Dans un communiqué publié aujourd’hui, l’agence a révélé qu’elle avait révisé à la hausse les notations de la famille d’affaires (CFR) de TAP à B3 de Caa2 et la probabilité de défaut à B3-PD de Caa2-PD. En outre, Moody’s a relevé la note de l’émission obligataire de 375 millions d’euros de la société de Caa2 à B3.

Parallèlement, la cote de crédit de base s’est améliorée de caa1 à caa3, a-t-il indiqué.

Auparavant, l’agence avait revu les notations de TAP, dans le cadre d’un processus qui a débuté en janvier de cette année, et « la perspective de toutes les notations est passée à stable », a-t-il déclaré dans un communiqué.

Cette amélioration compense, selon Moody’s, la matérialisation « d’une aide d’Etat apportée par le gouvernement portugais à TAP SA » dans le cadre d’une aide européenne et qui s’est traduite par « une amélioration significative du profil de liquidité » du transporteur, la simplification du profil de liquidité de TAP structure, le plan de restructuration « crédible » présenté à la Commission européenne et les mesures d’économies mises en œuvre jusqu’à présent avec un « historique de faible rentabilité avant la pandémie » et « le risque d’exécuter le plan dans un environnement de marché qui reste volatil ».

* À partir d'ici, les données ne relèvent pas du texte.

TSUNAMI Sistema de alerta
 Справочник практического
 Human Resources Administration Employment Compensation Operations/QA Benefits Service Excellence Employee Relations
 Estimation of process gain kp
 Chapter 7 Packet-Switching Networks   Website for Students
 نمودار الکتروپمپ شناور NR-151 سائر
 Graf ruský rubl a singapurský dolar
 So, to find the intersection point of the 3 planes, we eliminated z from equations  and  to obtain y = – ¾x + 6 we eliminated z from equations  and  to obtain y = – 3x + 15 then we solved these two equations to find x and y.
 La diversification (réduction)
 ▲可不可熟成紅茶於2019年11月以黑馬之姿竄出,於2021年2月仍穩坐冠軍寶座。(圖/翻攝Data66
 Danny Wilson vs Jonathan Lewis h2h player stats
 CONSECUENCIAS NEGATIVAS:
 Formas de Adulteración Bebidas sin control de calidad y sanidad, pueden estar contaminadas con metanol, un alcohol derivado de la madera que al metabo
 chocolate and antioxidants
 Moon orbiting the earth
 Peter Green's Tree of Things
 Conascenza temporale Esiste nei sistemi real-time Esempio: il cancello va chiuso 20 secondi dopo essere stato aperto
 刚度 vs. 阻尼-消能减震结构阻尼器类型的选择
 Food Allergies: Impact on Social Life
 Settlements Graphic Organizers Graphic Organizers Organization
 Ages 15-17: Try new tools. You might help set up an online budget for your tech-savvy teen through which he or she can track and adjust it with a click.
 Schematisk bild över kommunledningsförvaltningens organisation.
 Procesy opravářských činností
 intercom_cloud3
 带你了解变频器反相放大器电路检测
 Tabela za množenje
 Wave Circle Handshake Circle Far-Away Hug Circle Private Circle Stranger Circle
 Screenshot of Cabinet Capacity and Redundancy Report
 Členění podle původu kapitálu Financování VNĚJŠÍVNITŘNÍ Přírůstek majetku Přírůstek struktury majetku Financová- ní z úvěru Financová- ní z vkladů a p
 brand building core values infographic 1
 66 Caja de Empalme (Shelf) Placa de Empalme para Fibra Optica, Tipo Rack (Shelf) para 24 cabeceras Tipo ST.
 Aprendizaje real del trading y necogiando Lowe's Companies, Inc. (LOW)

Moody’s a rappelé que « depuis le début de la pandémie, l’État portugais aura déjà injecté 3,2 milliards d’euros dans TAP SA » et que l’injection devrait être suffisante pour financer l’activité et le service de la dette à court et moyen terme, « à condition que le plan de restructuration est exécuté avec succès ».

L’agence a également indiqué qu’avec l’augmentation de capital de décembre 2021, le gouvernement portugais est devenu l’unique actionnaire de TAP SA, qui n’était plus détenue par TAP SGPS, ce qui signifie que le transporteur devient « uniquement concentré sur les activités aéronautiques, avec la TAP SA ». marque et avec Portugália », ajoutant que le poids de l’opération au Brésil cessera d’exister.

Moody’s a également souligné que l’entreprise a réussi à réduire les coûts fixes depuis le début de la pandémie, notamment avec le personnel (11% de moins l’an dernier), mais a mis en garde contre la situation des compagnies aériennes européennes, qui sont de plus en plus confrontées aux coûts de main-d’œuvre, de maintenance et aux redevances aéroportuaires. , en plus de la hausse des prix du carburant.

La TAP a enregistré une perte de près de 1 600 millions d’euros l’an dernier, malgré l’augmentation du nombre de passagers transportés et des revenus par rapport à l’année précédente, selon la compagnie annoncée le 11 avril.

Dans les informations transmises à la Commission du marché des valeurs mobilières (CMVM), le transporteur aérien national a expliqué avoir enregistré des coûts non récurrents de 1.024,9 millions – par exemple, avec l’arrêt des opérations de maintenance au Brésil – qui ont eu un impact sur les résultats.

« Il convient également de noter l’impact net négatif des écarts de change (175,5 millions d’euros) liés à la dépréciation de l’euro par rapport au dollar (avec un fort impact sur les loyers futurs et donc pas d’impact sur la trésorerie cette année), et aussi la dépréciation du réal par rapport à l’euro », a-t-il ajouté.